How can an electrical appliance that is switched off continue to consume electricity? Manufacturers have designed them with certain features to enhance their usefulness. For example, if a videocassette recorder (VCR) is programmed to record programs when you’re not home, it must be able to operate in your absence, which requires constant electricity flow. Electrical appliances slurp up energy when switched off in order to support features such as timers, clocks, memory and remote features.
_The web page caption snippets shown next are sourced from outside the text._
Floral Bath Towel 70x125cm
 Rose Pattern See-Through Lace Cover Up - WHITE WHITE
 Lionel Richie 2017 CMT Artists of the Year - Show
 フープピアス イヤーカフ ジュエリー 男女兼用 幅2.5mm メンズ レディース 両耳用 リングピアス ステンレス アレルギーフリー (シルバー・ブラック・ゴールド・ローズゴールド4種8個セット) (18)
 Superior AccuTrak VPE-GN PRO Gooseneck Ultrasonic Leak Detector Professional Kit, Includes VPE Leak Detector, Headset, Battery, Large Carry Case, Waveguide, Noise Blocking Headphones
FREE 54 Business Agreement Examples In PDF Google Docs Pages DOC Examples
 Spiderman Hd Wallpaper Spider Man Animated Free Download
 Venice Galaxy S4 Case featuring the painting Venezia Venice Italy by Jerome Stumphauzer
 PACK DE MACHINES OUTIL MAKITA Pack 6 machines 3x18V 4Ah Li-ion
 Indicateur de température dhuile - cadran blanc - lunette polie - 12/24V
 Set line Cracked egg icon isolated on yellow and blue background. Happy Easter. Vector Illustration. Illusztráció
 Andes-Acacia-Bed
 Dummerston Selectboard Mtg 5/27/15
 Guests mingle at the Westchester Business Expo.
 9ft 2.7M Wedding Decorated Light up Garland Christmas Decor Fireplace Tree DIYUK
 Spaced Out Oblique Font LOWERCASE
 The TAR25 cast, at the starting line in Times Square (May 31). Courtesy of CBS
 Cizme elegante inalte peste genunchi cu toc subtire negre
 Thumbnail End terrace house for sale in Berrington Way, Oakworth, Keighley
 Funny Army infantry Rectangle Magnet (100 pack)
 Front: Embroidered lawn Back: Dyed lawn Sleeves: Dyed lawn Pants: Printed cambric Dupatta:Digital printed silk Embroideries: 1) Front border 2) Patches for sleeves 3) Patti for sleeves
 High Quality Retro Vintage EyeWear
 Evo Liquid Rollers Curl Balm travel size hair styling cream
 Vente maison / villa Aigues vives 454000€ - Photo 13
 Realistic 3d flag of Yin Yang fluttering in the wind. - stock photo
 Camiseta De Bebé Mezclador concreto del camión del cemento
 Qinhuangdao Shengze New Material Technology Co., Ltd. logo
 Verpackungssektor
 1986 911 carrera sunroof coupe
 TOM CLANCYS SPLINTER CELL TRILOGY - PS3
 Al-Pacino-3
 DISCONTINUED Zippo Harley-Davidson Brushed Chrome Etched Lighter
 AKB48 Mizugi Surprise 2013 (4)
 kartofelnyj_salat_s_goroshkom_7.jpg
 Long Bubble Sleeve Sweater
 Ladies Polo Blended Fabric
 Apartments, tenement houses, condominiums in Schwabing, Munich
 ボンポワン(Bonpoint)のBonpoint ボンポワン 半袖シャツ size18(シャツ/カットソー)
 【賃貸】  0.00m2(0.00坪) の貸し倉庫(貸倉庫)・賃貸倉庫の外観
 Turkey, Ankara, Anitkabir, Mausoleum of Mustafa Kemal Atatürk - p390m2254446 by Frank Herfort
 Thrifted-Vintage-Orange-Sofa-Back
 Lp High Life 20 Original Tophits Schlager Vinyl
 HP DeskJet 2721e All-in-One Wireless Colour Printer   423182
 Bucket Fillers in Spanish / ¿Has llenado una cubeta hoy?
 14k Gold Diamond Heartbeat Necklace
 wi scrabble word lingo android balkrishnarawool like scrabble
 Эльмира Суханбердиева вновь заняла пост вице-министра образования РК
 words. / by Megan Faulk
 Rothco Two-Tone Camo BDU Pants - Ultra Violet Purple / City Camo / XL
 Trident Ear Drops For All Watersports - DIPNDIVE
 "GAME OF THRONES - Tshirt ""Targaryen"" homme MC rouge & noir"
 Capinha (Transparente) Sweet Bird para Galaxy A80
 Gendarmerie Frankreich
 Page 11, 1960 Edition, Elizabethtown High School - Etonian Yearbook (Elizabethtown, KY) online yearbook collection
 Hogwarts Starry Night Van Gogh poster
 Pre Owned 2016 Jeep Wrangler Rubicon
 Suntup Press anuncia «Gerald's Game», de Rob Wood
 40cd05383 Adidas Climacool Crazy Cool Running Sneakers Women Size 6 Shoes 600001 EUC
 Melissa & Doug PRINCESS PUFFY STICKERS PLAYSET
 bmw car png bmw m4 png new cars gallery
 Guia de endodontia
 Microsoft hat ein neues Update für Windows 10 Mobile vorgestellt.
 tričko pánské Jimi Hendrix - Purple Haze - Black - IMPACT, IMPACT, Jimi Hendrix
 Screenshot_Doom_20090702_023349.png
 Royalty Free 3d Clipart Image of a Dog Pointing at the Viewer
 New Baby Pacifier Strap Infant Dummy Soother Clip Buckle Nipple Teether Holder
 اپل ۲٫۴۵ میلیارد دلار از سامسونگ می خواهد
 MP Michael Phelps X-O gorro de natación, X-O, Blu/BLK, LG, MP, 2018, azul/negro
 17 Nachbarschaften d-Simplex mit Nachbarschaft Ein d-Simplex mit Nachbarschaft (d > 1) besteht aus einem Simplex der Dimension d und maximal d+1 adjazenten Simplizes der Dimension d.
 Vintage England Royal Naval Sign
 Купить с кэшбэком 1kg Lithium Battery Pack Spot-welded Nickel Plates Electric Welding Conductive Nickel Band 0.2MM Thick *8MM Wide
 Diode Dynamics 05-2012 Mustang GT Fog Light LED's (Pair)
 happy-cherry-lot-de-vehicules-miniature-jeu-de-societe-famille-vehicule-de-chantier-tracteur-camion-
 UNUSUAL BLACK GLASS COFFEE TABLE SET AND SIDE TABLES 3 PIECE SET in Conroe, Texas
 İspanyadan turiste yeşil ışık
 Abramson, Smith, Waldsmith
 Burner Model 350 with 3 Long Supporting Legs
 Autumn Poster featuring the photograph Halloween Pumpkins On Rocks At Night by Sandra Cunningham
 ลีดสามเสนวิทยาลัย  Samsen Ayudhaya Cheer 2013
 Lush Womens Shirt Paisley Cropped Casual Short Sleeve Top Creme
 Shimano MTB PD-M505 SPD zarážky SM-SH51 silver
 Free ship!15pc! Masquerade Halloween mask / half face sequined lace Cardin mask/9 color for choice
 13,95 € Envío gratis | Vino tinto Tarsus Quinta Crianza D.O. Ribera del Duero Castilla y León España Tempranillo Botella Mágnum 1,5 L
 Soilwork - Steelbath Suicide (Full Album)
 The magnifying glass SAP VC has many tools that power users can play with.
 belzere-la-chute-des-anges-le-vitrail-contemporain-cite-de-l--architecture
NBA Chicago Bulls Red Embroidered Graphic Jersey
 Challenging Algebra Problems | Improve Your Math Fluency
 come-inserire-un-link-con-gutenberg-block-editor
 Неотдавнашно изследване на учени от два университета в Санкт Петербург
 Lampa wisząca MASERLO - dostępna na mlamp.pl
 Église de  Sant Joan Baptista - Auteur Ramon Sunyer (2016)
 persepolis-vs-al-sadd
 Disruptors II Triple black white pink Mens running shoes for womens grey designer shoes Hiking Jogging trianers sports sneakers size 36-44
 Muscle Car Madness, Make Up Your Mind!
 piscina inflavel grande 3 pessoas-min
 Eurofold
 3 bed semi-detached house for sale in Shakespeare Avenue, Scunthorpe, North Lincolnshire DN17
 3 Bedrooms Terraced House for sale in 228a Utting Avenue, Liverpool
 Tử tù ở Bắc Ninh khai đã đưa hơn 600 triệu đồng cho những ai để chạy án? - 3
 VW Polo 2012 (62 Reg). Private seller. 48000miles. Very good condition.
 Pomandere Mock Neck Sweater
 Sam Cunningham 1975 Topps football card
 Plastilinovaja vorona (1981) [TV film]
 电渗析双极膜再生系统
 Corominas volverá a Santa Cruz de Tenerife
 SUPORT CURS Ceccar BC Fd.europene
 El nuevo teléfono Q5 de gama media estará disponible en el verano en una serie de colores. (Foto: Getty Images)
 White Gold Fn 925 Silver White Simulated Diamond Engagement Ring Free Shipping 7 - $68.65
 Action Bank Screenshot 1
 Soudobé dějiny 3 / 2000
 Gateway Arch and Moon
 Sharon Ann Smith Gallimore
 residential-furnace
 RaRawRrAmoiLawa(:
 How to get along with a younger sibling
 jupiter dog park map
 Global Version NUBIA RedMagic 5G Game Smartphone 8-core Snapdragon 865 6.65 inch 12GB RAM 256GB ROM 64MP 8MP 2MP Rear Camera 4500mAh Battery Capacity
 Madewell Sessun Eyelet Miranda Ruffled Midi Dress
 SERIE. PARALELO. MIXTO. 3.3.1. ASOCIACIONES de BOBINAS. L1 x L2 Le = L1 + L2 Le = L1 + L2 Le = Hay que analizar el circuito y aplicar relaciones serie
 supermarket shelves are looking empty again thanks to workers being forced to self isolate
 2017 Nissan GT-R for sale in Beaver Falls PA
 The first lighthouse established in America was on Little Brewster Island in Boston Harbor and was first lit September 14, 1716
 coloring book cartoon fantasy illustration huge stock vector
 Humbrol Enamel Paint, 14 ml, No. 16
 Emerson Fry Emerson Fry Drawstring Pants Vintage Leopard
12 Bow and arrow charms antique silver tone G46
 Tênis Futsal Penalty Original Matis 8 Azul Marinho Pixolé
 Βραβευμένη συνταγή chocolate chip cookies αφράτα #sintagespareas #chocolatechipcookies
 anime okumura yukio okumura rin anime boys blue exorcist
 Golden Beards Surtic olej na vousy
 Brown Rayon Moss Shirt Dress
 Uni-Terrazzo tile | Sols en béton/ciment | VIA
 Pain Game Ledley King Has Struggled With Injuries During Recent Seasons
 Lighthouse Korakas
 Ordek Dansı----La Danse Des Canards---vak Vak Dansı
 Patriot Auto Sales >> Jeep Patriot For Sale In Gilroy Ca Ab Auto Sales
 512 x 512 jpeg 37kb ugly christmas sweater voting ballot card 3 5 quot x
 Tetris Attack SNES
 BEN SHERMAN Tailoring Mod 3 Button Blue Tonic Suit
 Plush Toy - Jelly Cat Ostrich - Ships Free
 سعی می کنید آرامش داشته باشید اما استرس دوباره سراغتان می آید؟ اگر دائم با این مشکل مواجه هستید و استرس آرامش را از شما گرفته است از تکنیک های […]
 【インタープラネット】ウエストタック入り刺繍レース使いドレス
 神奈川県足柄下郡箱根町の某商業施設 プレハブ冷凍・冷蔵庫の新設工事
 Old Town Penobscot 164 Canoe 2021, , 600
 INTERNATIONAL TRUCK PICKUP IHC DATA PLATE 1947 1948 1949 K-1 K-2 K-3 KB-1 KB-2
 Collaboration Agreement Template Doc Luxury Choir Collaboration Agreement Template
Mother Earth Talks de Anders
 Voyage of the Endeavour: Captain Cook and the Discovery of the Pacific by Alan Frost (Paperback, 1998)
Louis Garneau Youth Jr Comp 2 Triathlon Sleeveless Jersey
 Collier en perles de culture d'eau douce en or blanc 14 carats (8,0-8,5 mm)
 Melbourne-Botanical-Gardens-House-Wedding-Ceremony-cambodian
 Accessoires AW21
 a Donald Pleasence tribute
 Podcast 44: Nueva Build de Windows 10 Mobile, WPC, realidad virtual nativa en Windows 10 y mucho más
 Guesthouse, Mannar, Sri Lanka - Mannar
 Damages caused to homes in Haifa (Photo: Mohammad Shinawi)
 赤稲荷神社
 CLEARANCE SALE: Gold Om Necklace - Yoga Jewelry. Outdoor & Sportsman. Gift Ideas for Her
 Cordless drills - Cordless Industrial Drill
The cost of energy becomes significant when audio systems, garage door openers, clock radios, phone/answering machines, microwave ovens and standard ovens are just some of the vampire appliances found in our homes. Alan Meier, a researcher with Lawrence Berkeley National Laboratory, reports that stand-by-power needs of appliances vary greatly. One television, evaluated by Lawrence Berkeley Lab, used a very frugal 0.7 watts of stand-by-power to maintain convenience features, while an energy-thirsty TV consumed 14 watts of stand-by-power. Why do some appliances use so much more stand-by-power than others? According to Meier, stand-by-power consumption can be traced to power transformers within the appliance. Manufacturers build and install a variety of transformers in their appliances, from very efficient to very inefficient.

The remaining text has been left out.